The e-mails kept coming to Alias/Wavefront, and they all asked the same question: When is the company going to bring its Maya 3-D animation and visual effects software to the Mac? After talking to customers and receiving what Director of Maya Technologies Richard Kerris describes as “literally thousands of e-mails,” the company placed a phone call to Cupertino.”We called up Apple and asked if they could show us what they were doing with OS X,” Kerris recalls.
The result? Apple was pleased with Alias/Wavefront’s interest, and Alias/Wavefront was impressed with Apple’s work on the new operating system. At the Worldwide Developers Conference in May 2000, the two companies made it official-Alias/Wavefront would develop a version of Maya for OS X.
Maya, which is used to create 3-D imagery in movies, TV commercials, and video games, is currently in beta. Kerris says the Carbonized application is still on target for a June 2001 release.
Alias/Wavefront may be the highest-profile example of a developer that’s entered the Mac market thanks in large part to the emergence of OS X. But this isn’t the only case of a developer turning its attention to the platform now that Mac users have a next-generation operating system to call their own.
The trend has not gone unnoticed at Apple. Besides the examples of new companies developing products for the platform, Ken Bereskin, director of Mac OS worldwide product marketing, notes that Apple’s developer program-which helps firms develop, test, and market Mac software and hardware-has roughly doubled in size in the past year.
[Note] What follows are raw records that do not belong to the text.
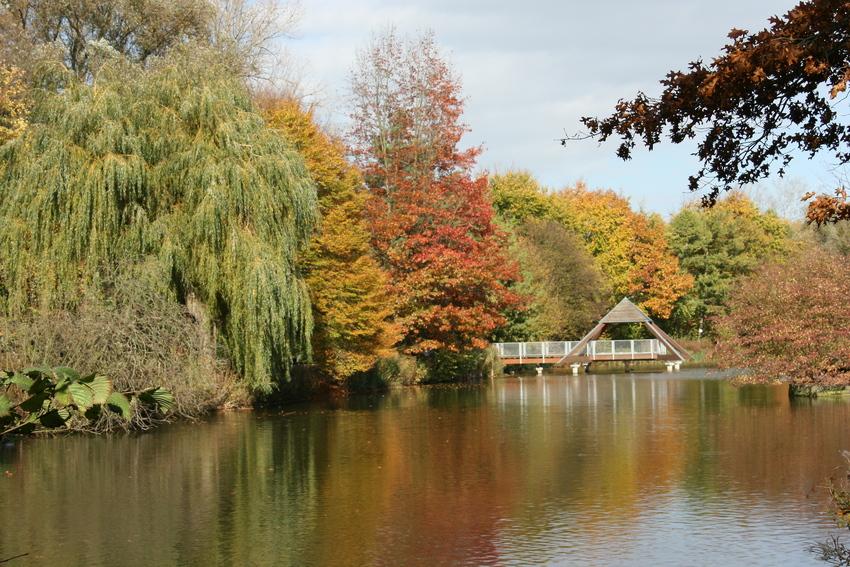 Herbst im Kurpark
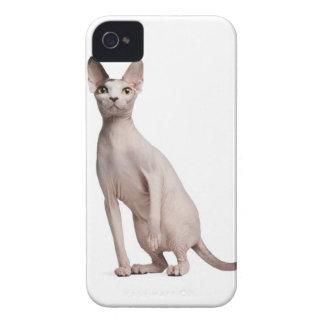Sphynx (13か月古い) Case-Mate iPhone 4 ケース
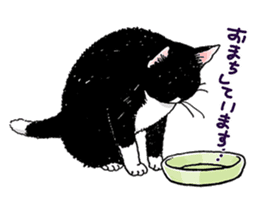 Black & White CATS sticker #303774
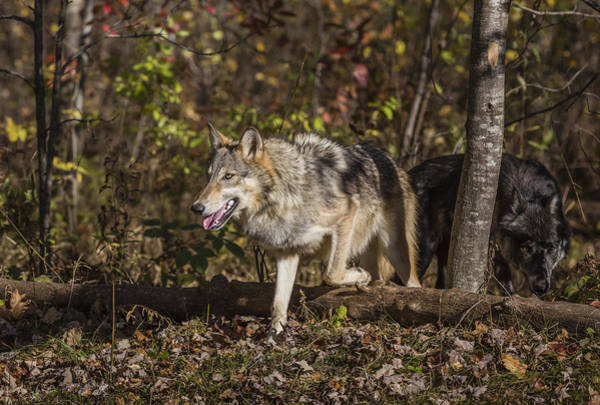 Wall Art - Photograph - Gray Wolves by Linda Arndt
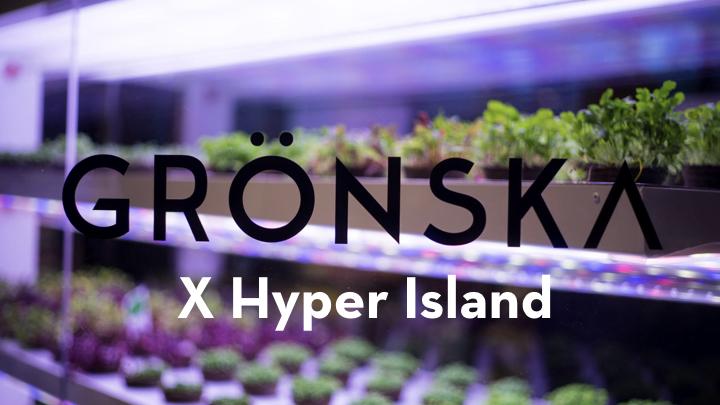 GRÖNSKA_Presentation200519.001.jpeg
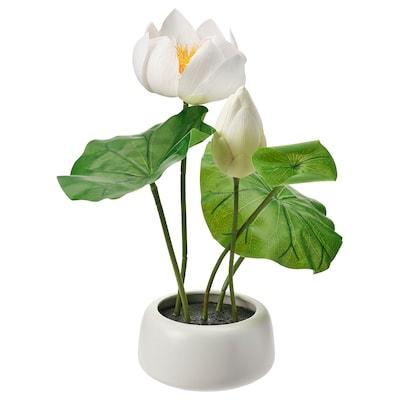 FEJKA cserepes műnövény+kaspó bel/kültér/Lótusz fehér 42 cm 18 cm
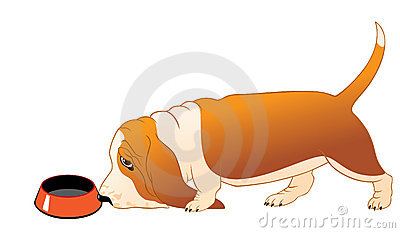 Hungry Basset Hound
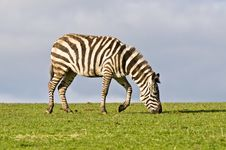 Free Zebra Royalty Free Stock Photo - 19016395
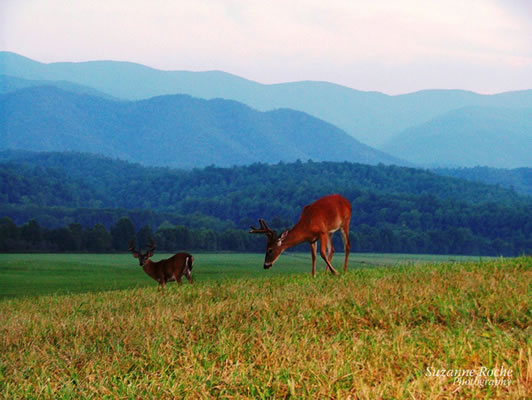 Deer in Cades Cove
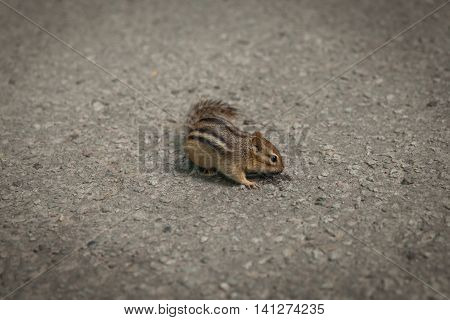 Chipmunk On Concrete For Food In Zoo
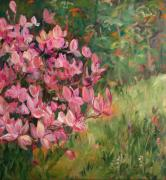 Tree Blossoms Paintings - Spring magnolia by Sonia  Von Walter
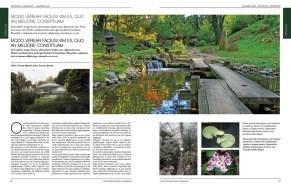 met-magazine-master34
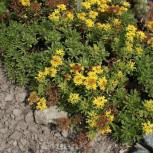 Fetthenne Oracle - Sedum floriferum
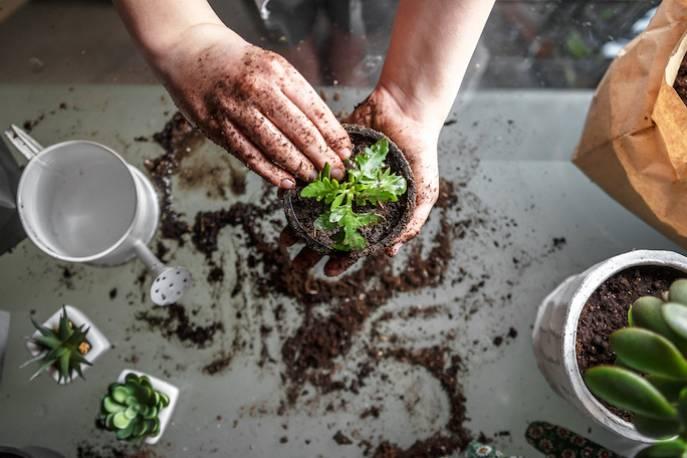 Naturalny nawóz do kwiatów możesz zrobić z resztek jedzenia.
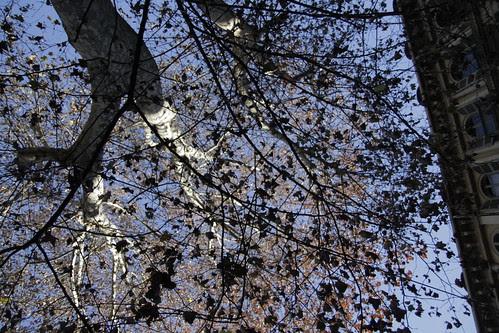 Torino tree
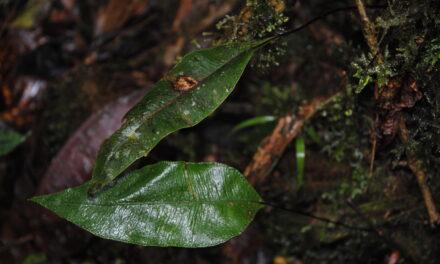 Elaphoglossum papillosum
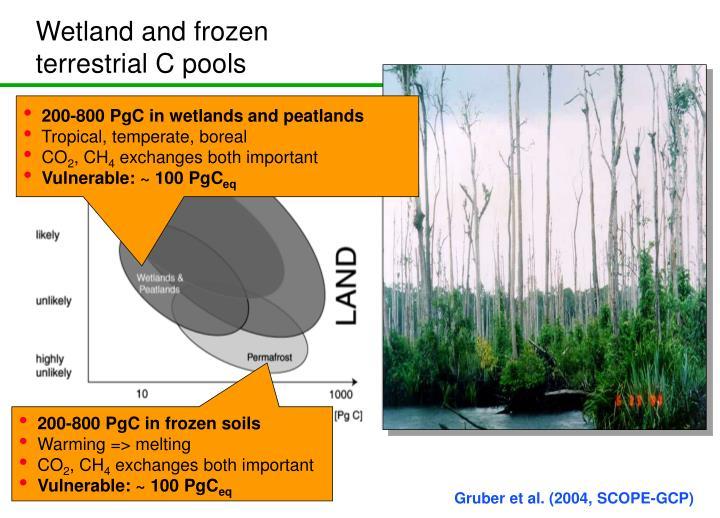 Wetland and frozen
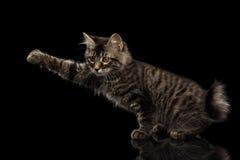 Queue écourtée de saisie Kitty de Kurilian sans queue soulevant la patte, noire photographie stock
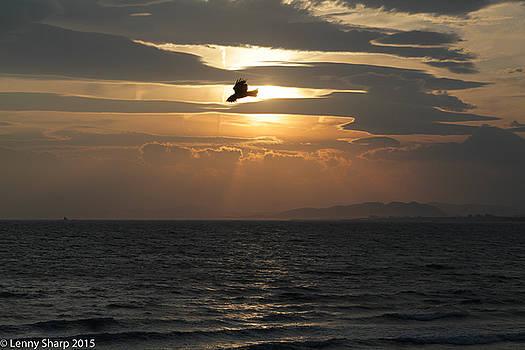 Leonard Sharp - Kite sunset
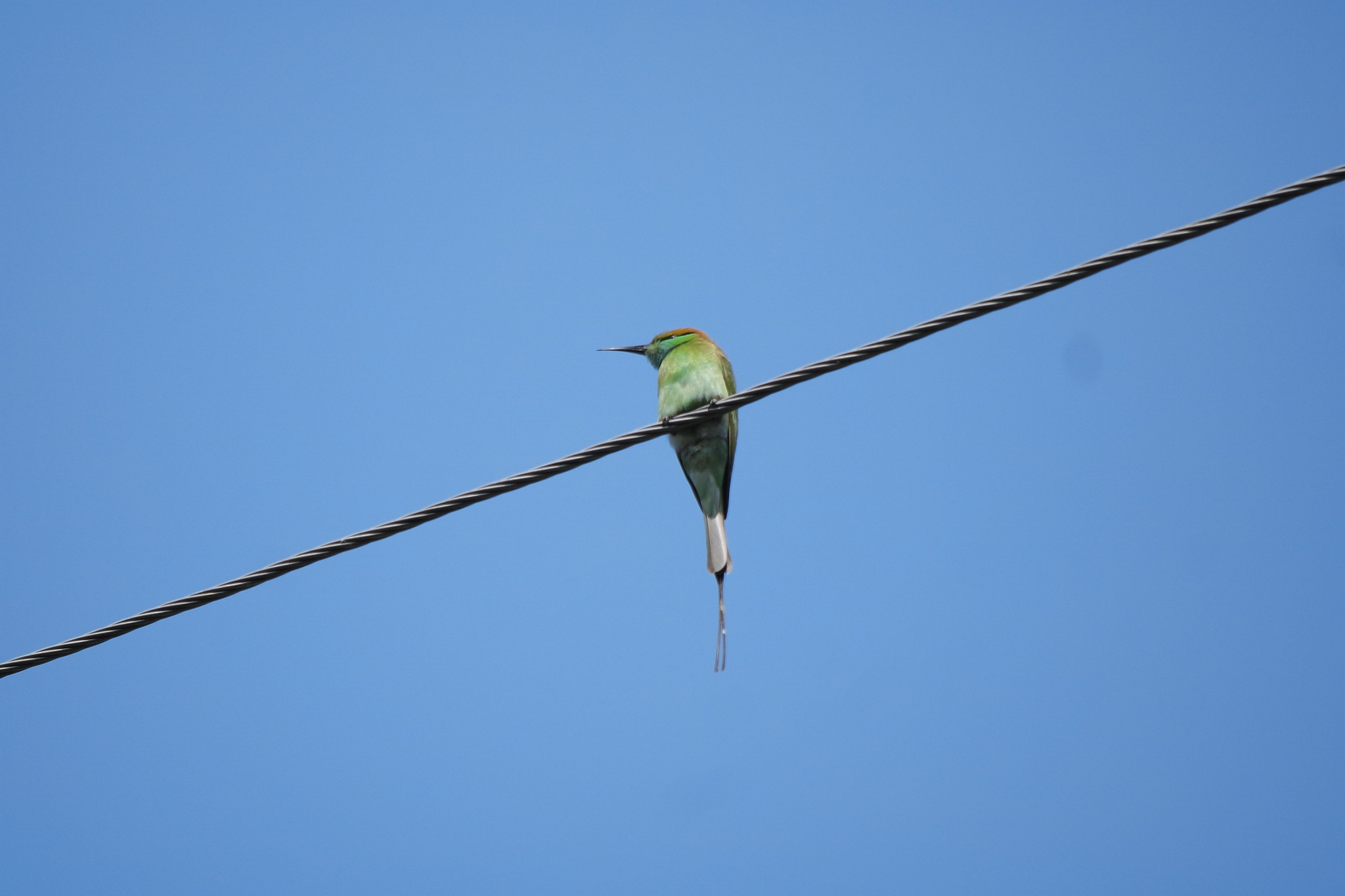 beautiful bird  by Rajesh Khurana
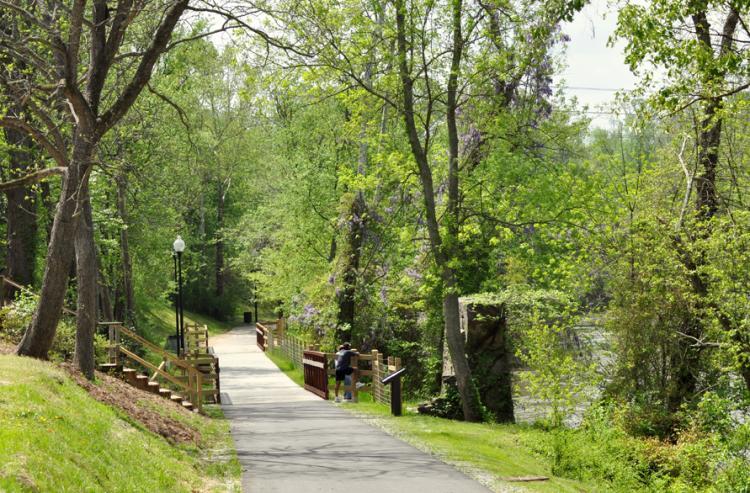 Trees along the Buffalo Creek Path in Clayton, NC.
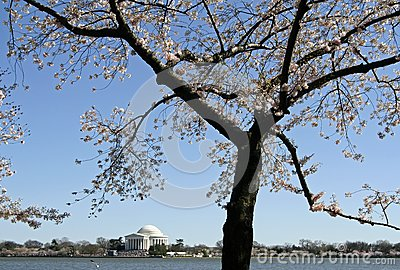 Cherry Blossom in Washington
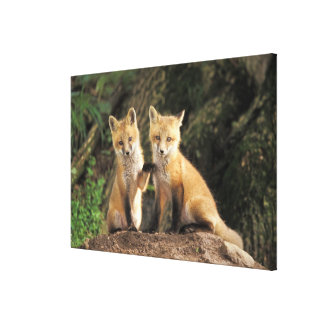 Red Fox pup in front of den Vulpes vulpes) Canvas Print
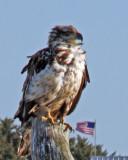 Golden Eagle with US Flag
The reason for the stronger interest? Bereskin points to the Unix underpinnings of OS X, which makes the platform more appealing for developers.
“It really goes down to the simplest way we talk about OS X,” Bereskin says. “It’s the power of Unix married to the simplicity and elegance of the Mac.”
The More, The Merrier
Besides Alias/Wavefront, other developers with a newfound interest in the Mac market include:
Zeus Technology: The Cambridge, U.K.-based company develops Web servers for enterprise-level operations-Internet service providers and e-commerce sites that rely on high-performance servers. Zeus has ported its flagship product, Zeus Web Server, over to Mac OS X partly because of the company’s experience in developing for Unix and Linux.
“Mac OS X is clearly based on a core built on BSD so there were relatively minor implications for our production department,” says Neil Macehiter, Zeus’ Vice President of Product Strategy. “Historically, we’ve ported [Zeus Web Server] across all major forms of Unix.”
“We didn’t go over to the Mac because of OS X,” says Emmanuel Javal, president of RealViz’s U.S. subsidiary. “But we love OS X.”
It just so happens, however, that RealViz is rolling out Mac products at the same time Apple has released its new OS. RealViz’s Stitcher, which creates full-sphere panoramic images, will make its Mac debut at this month’s National Association of Broadcasters trade show in Las Vegas; the $800 application will ship soon afterward. ImageModeler, which creates photo-realistic 3-D models for the Web, will debut on the Mac at the SigGraph trade show in August. A shipping version of the $4,500 application will be available within two months after that, Javal says. Both products will run natively in OS X as well as in Mac OS 9.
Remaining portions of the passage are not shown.